La potencia regional

NO ES POCO LO QUE SE HA DICHO, en los últimos años, con respecto a la forma en que Lula ha transformado a Brasil durante los dos períodos al frente del gobierno.

Esto le permitirá retirarse con unos niveles de aprobación personal del 83%, así como posicionar a su país como la potencia regional que ejerce una creciente influencia dentro del continente. En octubre se llevarán a cabo elecciones para escoger su sucesor en una contienda en la cual Lula, sin participar directamente, será el tercer actor decisivo.

En el plano interno los cambios experimentados son sorprendentes para un país que por su extensión, población y actividad económica y comercial es un continente en sí mismo. Para ser justos, la mayor parte de los mismos tuvieron como antecedente la exitosa gestión de Fernando Henrique Cardoso, quien puso la casa en orden. Todo esto ha sido recibido y aumentado por un sindicalista que tras ganar las elecciones hizo “temblar”, de manera absurda, a las agencias calificadoras de riesgo, que vieron con temor a un hombre de izquierda en el poder. Sin embargo, los hechos le han dado la razón a Lula, quien en lo económico ha aplicado lo que algunos denominan como un “neoliberalismo con profundo contenido social”, que ha permitido que los beneficios se traduzcan en amplios y eficientes programas sociales para que 20 millones de brasileños salgan de la pobreza.

Con el frente interno fortalecido, el presidente brasileño se empeñó por igual en lograr un sueño recurrente para Brasil: ser un actor de primera línea en el ajedrez internacional. De esta manera, la diplomacia de Itamaraty se dirigió a fortalecer su presencia regional y mundial. El año pasado no le fue muy bien en la crisis en Honduras, donde su papel de mediación no obtuvo resultados positivos. Pero impulsó la creación de dos foros regionales que sirvan de contrapeso a Washington. El primero fue Unasur, con un papel muy activo en la reciente crisis entre Venezuela y Colombia, desplazando a la OEA y a Estados Unidos, así como la incipiente Unión Latinoamericana y del Caribe, que se lanzó a comienzos de este año en México. De igual manera, Brasil continúa en su campaña por lograr uno de los puestos permanentes en el Consejo de Seguridad de la ONU, en representación de la región, si se aprueba dicha posibilidad.

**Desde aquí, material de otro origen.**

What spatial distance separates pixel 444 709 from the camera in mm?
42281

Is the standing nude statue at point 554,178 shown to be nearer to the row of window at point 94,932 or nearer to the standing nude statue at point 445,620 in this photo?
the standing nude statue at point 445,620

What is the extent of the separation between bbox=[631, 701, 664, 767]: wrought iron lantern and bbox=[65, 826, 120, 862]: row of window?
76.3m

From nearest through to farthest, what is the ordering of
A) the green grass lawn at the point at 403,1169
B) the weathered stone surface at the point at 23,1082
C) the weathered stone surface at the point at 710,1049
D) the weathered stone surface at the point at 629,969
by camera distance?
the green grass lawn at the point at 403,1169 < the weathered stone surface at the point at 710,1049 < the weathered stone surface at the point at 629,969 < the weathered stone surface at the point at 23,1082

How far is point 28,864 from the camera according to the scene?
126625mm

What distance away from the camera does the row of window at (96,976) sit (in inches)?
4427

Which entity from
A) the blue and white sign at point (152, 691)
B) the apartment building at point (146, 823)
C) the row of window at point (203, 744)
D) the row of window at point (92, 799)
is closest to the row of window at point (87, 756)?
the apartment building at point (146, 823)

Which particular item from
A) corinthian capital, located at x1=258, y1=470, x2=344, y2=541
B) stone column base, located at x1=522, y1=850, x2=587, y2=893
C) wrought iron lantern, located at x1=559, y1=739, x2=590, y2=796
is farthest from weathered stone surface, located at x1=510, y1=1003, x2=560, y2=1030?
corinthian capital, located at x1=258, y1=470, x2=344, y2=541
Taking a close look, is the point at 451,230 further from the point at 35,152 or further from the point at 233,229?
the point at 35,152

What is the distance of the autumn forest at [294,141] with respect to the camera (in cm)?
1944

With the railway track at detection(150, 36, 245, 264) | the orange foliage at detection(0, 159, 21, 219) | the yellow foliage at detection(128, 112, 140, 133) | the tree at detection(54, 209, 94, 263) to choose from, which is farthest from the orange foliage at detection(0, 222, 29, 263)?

A la vez, es evidente su alejamiento de Obama —con quien inicialmente Lula mantuvo las mejores relaciones— debido al candente tema nuclear con Irán. En este último caso entró a jugar en las grandes ligas al proponer una fórmula conjunta con Turquía, desairando a Estados Unidos, para evitar que se impusieran sanciones al país musulmán. A pesar de que en este escenario Brasilia todavía no ha logrado ganar el espacio definitivo, no hay duda de que su peso específico ha aumentado de manera significativa merced a su importancia económica y política.

Estos y muchos otros esfuerzos le permitieron a Lula escoger a Dilma Rousseff como su candidata dentro del PT para sucederlo. Ella, en representación de la izquierda, se enfrentará a Jose Serra, ex gobernador y alcalde de San Pablo, apadrinado a su vez por Fernando Henrique Cardoso, en nombre de la centro-izquierda del Partido de la Social Democracia Brasileña (PSDB). En esta medición de fuerzas la imagen de Lula va a pesar de manera significativa, pues la mayoría de la opinión pública se inclina en las encuestas por la continuidad que representa Dilma.

Lo cierto es que, sea cual fuere el ganador, todo parece indicar que la frase de Lula, según la cual “Brasil se ha cansado de ser de segunda clase", continuará su camino a la confirmación. De ahí que resulte tan significativo que el presidente Santos haya escogido ese país para su primera gira internacional. El futuro de Colombia, no hay duda, irá cada vez más de la mano del de Brasil.